— Trecho do texto —
Política Nacional

Prisão de Bolsonaro interrompe calmaria no Supremo com nova divergência

Ministros têm demonstrado unidade nos últimos anos, mas já protagonizaram diversas dissonâncias; relembre casos emblemáticos

O STF (Supremo Tribunal Federal) deu seus primeiros sinais de divisão desde o início da investigação sobre a suposta tentativa de golpe de Estado após as eleições de 2022 depois que o ministro Alexandre de Moraes decretou a prisão domiciliar de Jair Bolsonaro (PL), em 4 de julho.

Para o magistrado, relator dos processos contra os acusados de golpismo, o ex-presidente descumpriu a medida cautelar que o proibia de se manifestar nas redes sociais quando teve ligações com o filho Flávio Bolsonaro (PL-RJ), a esposa Michelle Bolsonaro (PL) e o deputado Nikolas Ferreira (PL-MG) em protestos contra o STF exibidas e republicadas nas plataformas digitais.

As cautelares, avalizadas pela Primeira Turma da corte, receberam o voto contrário do ministro Luiz Fux. As discordâncias não param por aí e colegas próximos de Moraes, como Gilmar Mendes e Luís Roberto Barroso, têm o aconselhado a maneirar nas decisões diante da elevação da tensão entre Poderes – na Câmara, bolsonaristas chegaram obstruir os trabalhos da Casa em protesto contra a prisão – e das retaliações do presidente dos Estados Unidos, Donald Trump.

A divisão é uma mudança em relação à postura recente do colegiado, que demonstrou unidade em reação aos ataques ao sistema eleitoral e à invasão do 8 de janeiro. Nos anos anteriores, no entanto, era mais comum encontrar pontos de ruptura entre os ministros do Supremo.

— Material fornecido —
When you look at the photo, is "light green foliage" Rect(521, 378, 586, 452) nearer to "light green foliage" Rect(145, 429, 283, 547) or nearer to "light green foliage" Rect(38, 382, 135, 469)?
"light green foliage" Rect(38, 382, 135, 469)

— O exercício —
Escreva a continuação da reportagem sobre as divergências no Supremo, começando logo depois da última frase apresentada. O material fornecido não é necessário para realizar a tarefa.

— Resposta escrita —
Ramagem fora da PF

Em abril de 2020, Moraes decidiu suspender a nomeação do hoje deputado Alexandre Ramagem (PL-RJ) para a diretoria-geral da Polícia Federal. O magistrado considerou que, ao nomear um aliado seu e de seus filhos, o então presidente Bolsonaro feria a impessoalidade necessária a um cargo de comando na PF.

A decisão reacendeu acusações, já encampadas pelo bolsonarismo na época, de que a corte interferia nos outros Poderes. Essa avaliação, no entanto, foi compartilhada por colegas de Moraes. Gilmar Mendes e Dias Toffoli (então presidente do Supremo) fizeram gestos a Bolsonaro para demonstrar que a suspensão não representava o colegiado.

Os confrontos entre o Supremo e aquele governo não cessaram até o fim de seu mandato, Ramagem dirigiu a Abin (Agência Brasileira de Inteligência) e, anos depois, foi apontado em investigação dos próprios policiais federais como responsável por monitorar Moraes como parte da suposta tentativa de golpe de Estado, pela qual também é réu.

O termômetro variável da Lava Jato

A força-tarefa da Polícia Federal que começou com a descoberta do “Petrolão”, esquema de lavagem de dinheiro na Petrobras, e levou de deputados a Luiz Inácio Lula da Silva (PT) à prisão, teve a atuação avalizada pela Suprema Corte nos anos iniciais.

“Tudo que a Lava Jato fez foi inicialmente referendado pelo STF, sob a relatoria do ministro Teori Zavascki [morto em 2017], com raros reparos”, afirmou Luiz Fernando Pereira, presidente da OAB (Ordem dos Advogados do Brasil) do Paraná. “Pouco tempo depois, este mesmo Supremo afirmou que tudo foi feito de forma equivocada e anulou a maioria das decisões“, concluiu.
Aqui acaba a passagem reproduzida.